Fajarasia.id – Wakil Presiden RI, Gibran Rakabuming Raka, menegaskan komitmen Indonesia untuk memperjuangkan pertumbuhan ekonomi global yang inklusif dan berkelanjutan. Hal itu ia sampaikan saat berpidato mewakili Presiden Prabowo Subianto dalam Konferensi Tingkat Tinggi (KTT) G20 2025 di Johannesburg, Afrika Selatan.
Simbol Perubahan Geopolitik Dalam pidato pembukaan, Wapres menyampaikan salam hormat dari Presiden Prabowo kepada Presiden Afrika Selatan Cyril Ramaphosa serta seluruh pemimpin G20. Ia menilai penyelenggaraan KTT G20 pertama di benua Afrika sebagai momentum bersejarah yang menandai semakin kuatnya peran negara-negara Global South dalam arsitektur ekonomi dunia. “KTT ini bersejarah karena pertama kali berlangsung di tanah Afrika. Hal ini menandai perubahan besar, di mana negara-negara Selatan Global semakin menjadi bagian penting dalam tata kelola global,” ujarnya.
Pertumbuhan Inklusif dan Adil Pada sesi bertema Inclusive and Sustainable Economic Growth Leaving No One Behind, Wapres menekankan bahwa Indonesia konsisten memperjuangkan pertumbuhan yang adil dan inklusif. Ia mengajak negara anggota G20 memperluas akses pembiayaan global, khususnya bagi negara berkembang yang menghadapi tantangan perubahan iklim. “Pembiayaan harus semakin mudah diakses, lebih pasti, dan lebih setara. Transisi energi, adaptasi, dan mitigasi memerlukan dukungan pembiayaan inovatif yang terjangkau,” tegasnya.
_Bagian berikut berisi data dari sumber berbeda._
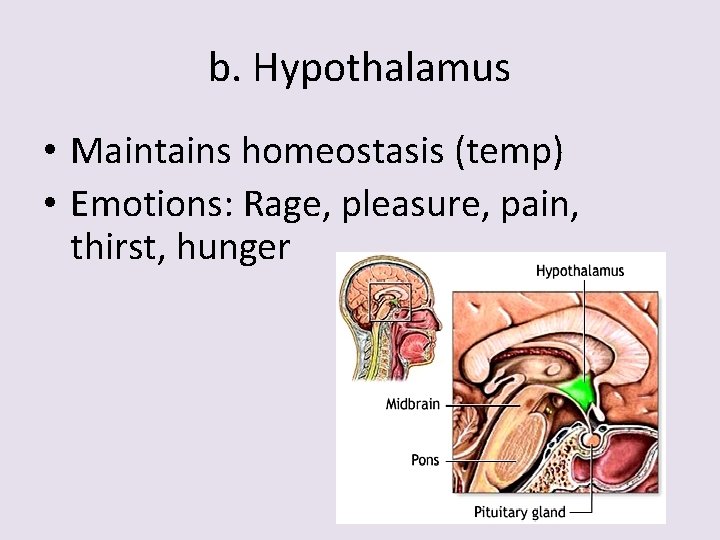 b. Hypothalamus

• Maintains homeostasis (temp)
• Emotions: Rage, pleasure, pain, thirst, hunger

Hypothalamus
Midbrain
Pons
Pituitary gland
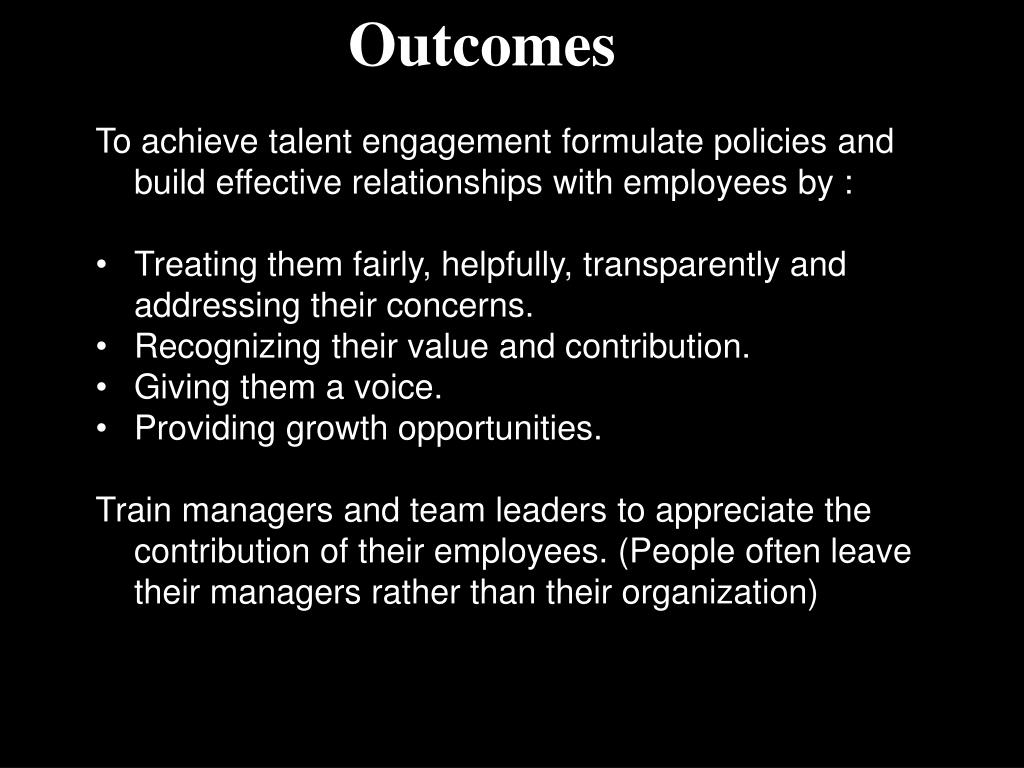 Outcomes

To achieve talent engagement formulate policies and build effective relationships with employees by :

• Treating them fairly, helpfully, transparently and addressing their concerns.
• Recognizing their value and contribution.
• Giving them a voice.
• Providing growth opportunities.

Train managers and team leaders to appreciate the contribution of their employees. (People often leave their managers rather than their organization)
Langkah Konkret Indonesia Gibran memaparkan sejumlah langkah Indonesia, antara lain:
Alokasi anggaran sekitar USD 2,5 miliar per tahun untuk UMKM hijau, asuransi pertanian, dan infrastruktur berketahanan iklim.
Digitalisasi sistem pembayaran nasional melalui QRIS yang terbukti memperluas akses keuangan dan mengurangi kesenjangan.
Dorongan agar G20 membuka dialog terkait aset digital dan kecerdasan buatan, mengingat peluang sekaligus risiko yang ditimbulkannya.
Kerja Sama yang Memberdayakan Wapres menegaskan bahwa tidak ada satu model pembangunan yang cocok untuk semua negara. “Kerja sama internasional seharusnya memberdayakan, bukan menciptakan ketergantungan,” katanya.
Makna Strategis bagi Indonesia Pidato Wapres Gibran di KTT G20 menegaskan posisi Indonesia sebagai penggerak utama kerja sama negara berkembang. Dengan fokus pada inklusi keuangan, pendanaan iklim, dan digitalisasi, Indonesia menunjukkan komitmen nyata untuk mendorong pertumbuhan global yang lebih adil, berkelanjutan, dan memberdayakan semua pihak.